__Deine Aufgabe__
Gib bitte aus dem Text über Halles Kolonialgeschichte den Abschnitt zwischen „Dass Halle eine“ und „Menschen im Zoo.“ einschließlich wortgetreu wieder.

__Vorliegender Text__
'''

Dass Halle eine beträchtliche Kolonialgeschichte hatte, wissen die wenigsten. Zwischen 1871 und 1933 saß hier der größte Kolonialverein des Kaiserreichs. Dazu kamen Dutzende Kolonialwarenläden, Kolonialwaren wie die "Kamerun-Schokolade" der David'schen Schokoladenfabrik (heute: Halloren AG) und vor allem die sogenannten "Völkerschauen", die ab 1901 im Zoologischen Garten zehntausende Menschen anzogen. Daniel Pöhl legt dazu jetzt die erste umfassende Kolonialgeschichte der Stadt vor. Bei dieser gemeinsamen Veranstaltung mit dem Bergzoo stellt er sein Buch vor – mit einem klaren Schwerpunkt auf die Zurschaustellung von Menschen im Zoo.
Über Daniel Pöhl:
Daniel Pöhl, seit 2026 wissenschaftlicher Mitarbeiter am Institut für Geschichte der MLU Halle-Wittenberg, studierte von 2019 bis 2025 Gymnasiallehramt für Geschichte und Englisch in Halle und Newcastle. Seine Forschungsschwerpunkte sind der Kolonialismus in lokal- und regionalgeschichtlicher Perspektive und die öffentliche Verarbeitung von Geschichte, etwa in Museen. Sein Buch zur hallischen Kolonialgeschichte (Koloniale Kulturen im urbanen Raum: Halle vom Kaiserreich bis zur Weimarer Republik) geht auf seine Abschlussarbeit zurück, die vom Institut für Geschichte mit dem ersten Institutspreis ausgezeichnet wurde.

'''

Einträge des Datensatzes
'''

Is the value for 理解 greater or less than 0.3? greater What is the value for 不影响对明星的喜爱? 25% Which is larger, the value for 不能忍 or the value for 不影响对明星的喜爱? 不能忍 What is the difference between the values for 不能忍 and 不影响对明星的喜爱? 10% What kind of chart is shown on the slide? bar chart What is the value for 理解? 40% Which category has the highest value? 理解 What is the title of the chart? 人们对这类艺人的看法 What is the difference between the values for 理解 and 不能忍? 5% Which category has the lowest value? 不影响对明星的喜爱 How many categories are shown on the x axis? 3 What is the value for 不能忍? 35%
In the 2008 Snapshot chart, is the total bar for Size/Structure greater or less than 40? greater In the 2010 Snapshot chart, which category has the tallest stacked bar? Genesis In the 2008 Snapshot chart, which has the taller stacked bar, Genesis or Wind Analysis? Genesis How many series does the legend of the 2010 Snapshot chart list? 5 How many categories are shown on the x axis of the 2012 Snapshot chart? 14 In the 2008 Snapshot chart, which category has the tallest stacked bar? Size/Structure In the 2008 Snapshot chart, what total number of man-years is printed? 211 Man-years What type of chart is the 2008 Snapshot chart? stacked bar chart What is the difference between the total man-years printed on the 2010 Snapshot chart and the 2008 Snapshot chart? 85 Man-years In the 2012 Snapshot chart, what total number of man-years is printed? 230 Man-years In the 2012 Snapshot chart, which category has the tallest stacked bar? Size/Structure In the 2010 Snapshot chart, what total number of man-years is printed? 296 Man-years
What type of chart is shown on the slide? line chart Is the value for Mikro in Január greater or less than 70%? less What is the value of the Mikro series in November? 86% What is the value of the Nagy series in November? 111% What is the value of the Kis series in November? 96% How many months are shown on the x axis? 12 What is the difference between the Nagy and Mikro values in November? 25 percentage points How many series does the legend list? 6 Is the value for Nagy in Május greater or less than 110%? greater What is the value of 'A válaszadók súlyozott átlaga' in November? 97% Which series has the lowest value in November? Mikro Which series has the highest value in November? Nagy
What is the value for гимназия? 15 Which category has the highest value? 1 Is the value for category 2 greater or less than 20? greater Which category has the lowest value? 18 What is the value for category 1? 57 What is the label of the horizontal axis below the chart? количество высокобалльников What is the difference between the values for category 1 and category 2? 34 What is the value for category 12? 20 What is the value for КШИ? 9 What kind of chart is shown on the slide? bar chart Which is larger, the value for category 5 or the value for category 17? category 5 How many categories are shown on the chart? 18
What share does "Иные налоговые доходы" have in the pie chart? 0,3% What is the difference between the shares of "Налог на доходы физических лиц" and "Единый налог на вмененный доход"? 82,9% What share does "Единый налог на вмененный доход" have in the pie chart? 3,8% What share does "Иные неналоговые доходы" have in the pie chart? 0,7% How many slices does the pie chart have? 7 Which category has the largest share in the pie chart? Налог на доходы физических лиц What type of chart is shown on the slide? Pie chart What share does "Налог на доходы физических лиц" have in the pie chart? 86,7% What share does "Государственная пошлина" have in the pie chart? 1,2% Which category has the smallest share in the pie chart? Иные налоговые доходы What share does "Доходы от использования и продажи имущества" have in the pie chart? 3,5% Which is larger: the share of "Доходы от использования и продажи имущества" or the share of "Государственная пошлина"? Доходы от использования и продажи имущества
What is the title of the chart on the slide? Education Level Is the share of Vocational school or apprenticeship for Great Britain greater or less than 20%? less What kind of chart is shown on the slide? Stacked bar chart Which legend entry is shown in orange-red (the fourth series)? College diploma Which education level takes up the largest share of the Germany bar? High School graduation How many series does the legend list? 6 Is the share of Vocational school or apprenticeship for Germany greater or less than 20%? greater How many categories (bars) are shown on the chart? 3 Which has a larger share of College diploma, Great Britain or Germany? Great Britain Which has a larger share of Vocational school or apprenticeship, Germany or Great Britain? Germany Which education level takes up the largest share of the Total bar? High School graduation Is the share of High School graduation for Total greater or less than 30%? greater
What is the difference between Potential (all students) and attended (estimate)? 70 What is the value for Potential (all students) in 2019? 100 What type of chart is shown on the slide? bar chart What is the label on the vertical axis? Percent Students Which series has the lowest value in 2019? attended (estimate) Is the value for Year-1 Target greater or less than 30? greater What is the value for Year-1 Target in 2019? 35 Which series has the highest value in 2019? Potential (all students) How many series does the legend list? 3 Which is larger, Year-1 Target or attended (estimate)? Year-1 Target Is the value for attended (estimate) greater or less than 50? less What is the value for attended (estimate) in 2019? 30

'''

__Schriftliche Antwort__
Dass Halle eine beträchtliche Kolonialgeschichte hatte, wissen die wenigsten. Zwischen 1871 und 1933 saß hier der größte Kolonialverein des Kaiserreichs. Dazu kamen Dutzende Kolonialwarenläden, Kolonialwaren wie die "Kamerun-Schokolade" der David'schen Schokoladenfabrik (heute: Halloren AG) und vor allem die sogenannten "Völkerschauen", die ab 1901 im Zoologischen Garten zehntausende Menschen anzogen. Daniel Pöhl legt dazu jetzt die erste umfassende Kolonialgeschichte der Stadt vor. Bei dieser gemeinsamen Veranstaltung mit dem Bergzoo stellt er sein Buch vor – mit einem klaren Schwerpunkt auf die Zurschaustellung von Menschen im Zoo.